PROBLEM TO WORK ON> Update the items below by replacing "PCS" with "Pieces" and keeping everything else unchanged. Leave out the pictures in your answer.

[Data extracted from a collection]

- Opening Delimiter -

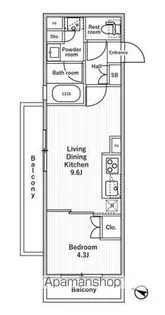 NIDO MOTOHASUNUMA【3階】の間取り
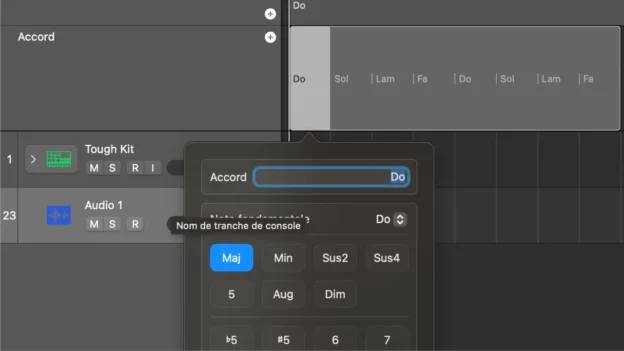 Grosse nouveauté Logic Pro 11 : la piste accord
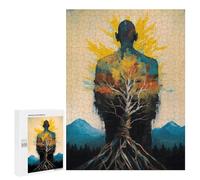 Rompecabezas para Adolescentes500 PCS Grounded Like A Tree Zen Rompecabezas para Adultos Juegos Divertidos Desafío Difícil Oferta como Regalos para Toda La Familia 500 PCS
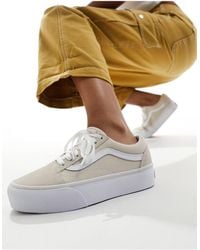 Vans - – old skool platform – sneaker - Lyst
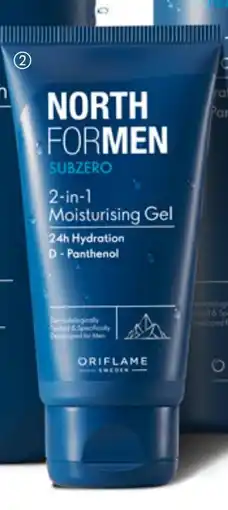 Oriflame North For Men Subzero 2-in-1 Moisturising Gel tilbud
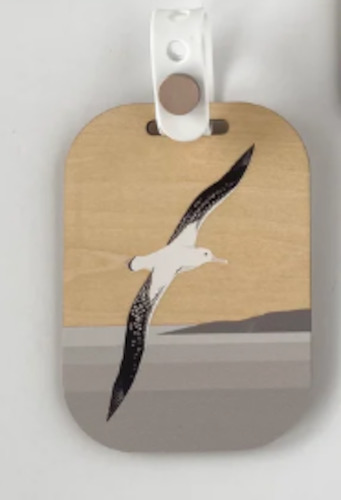 Bag Tags: Wood Luggage Tag - Albatross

- Closing Delimiter -

ANSWER>
 NIDO MOTOHASUNUMA【3階】の間取り
 Grosse nouveauté Logic Pro 11 : la piste accord
 Rompecabezas para Adolescentes500 Pieces Grounded Like A Tree Zen Rompecabezas para Adultos Juegos Divertidos Desafío Difícil Oferta como Regalos para Toda La Familia 500 Pieces
 Vans - – old skool platform – sneaker - Lyst
 Oriflame North For Men Subzero 2-in-1 Moisturising Gel tilbud
 Bag Tags: Wood Luggage Tag - Albatross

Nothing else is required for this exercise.